Ce soir-là, je n’avais aucunement envie de consulter mon téléphone portable. Je savais que j’allais recevoir des dizaines de notifications, sms d’anniversaire et emails. Je soufflais bel et bien mes vingt-huit printemps. J’avais pris soin de ne le rappeler à personne. J’exécrais de voir le temps filer. Je me levais alors du bureau pour me diriger vers les toilettes rincer mon mug isotherme acheté à New York une semaine auparavant.

Contrairement à l’accoutumée, l’étage était relativement paisible. Alors qu’habituellement à cette heure-ci étaient habituellement présents Jack mon mentor, et Barett Johnson le célibataire trentenaire qui en pinçait pour moi.

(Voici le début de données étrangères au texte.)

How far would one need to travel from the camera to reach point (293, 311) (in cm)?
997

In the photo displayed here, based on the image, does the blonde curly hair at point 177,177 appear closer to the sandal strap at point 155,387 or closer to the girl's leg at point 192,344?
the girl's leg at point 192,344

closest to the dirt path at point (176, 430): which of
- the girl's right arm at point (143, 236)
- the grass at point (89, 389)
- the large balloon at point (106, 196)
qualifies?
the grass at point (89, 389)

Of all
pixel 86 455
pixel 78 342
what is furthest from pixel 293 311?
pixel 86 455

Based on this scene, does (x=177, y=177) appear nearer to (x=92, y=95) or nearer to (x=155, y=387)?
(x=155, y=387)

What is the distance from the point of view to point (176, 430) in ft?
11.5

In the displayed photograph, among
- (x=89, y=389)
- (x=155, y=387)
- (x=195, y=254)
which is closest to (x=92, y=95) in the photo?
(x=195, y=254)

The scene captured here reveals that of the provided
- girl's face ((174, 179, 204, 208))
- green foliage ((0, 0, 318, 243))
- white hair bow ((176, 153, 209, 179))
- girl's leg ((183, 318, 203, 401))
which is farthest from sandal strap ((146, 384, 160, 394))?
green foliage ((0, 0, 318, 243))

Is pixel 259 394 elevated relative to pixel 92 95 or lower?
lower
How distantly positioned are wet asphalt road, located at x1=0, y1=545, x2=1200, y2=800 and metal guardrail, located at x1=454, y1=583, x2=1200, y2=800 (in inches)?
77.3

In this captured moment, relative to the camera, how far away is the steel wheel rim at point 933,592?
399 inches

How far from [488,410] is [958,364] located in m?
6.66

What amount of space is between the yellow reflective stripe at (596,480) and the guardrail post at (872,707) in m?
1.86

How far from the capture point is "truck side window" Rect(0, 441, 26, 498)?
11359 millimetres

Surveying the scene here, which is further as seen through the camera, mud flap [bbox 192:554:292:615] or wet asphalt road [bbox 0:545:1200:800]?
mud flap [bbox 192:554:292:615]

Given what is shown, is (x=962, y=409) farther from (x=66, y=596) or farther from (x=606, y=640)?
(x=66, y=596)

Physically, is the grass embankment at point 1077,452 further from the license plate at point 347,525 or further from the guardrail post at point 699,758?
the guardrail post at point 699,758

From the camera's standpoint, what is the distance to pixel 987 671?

J’en profitai pour aller vérifier que la salle vitrée était en état d’accueillir trois dignitaires du Moyen-Orient demain, pour la signature d’un contrat. Jack m’avait bien précisé dans la matinée qu’il comptait sur ma présence.

Au-delà de mon expertise juridique en matière notamment de droit de la concurrence, et de droit de la propriété intellectuelle, il misait sur moi en tant qu’atout charme disait-il. J’abhorrais au plus haut point ne faire office que de plante. Parce-que cela me ramenait à ma seule apparence. Paul, mon assistant s’était accordé un jour de congés. Le seul depuis au moins plus de six mois. Paul était d’une nature réservée, et passionnée. Grand blond, mince, il adorait souligner sa taille fine en portant des jeans slims. Ses deux bracelets en cuir, et cloutés ne le quittaient pas. A s’y méprendre, on pouvait aisément estimer qu’il travaillait dans la mode.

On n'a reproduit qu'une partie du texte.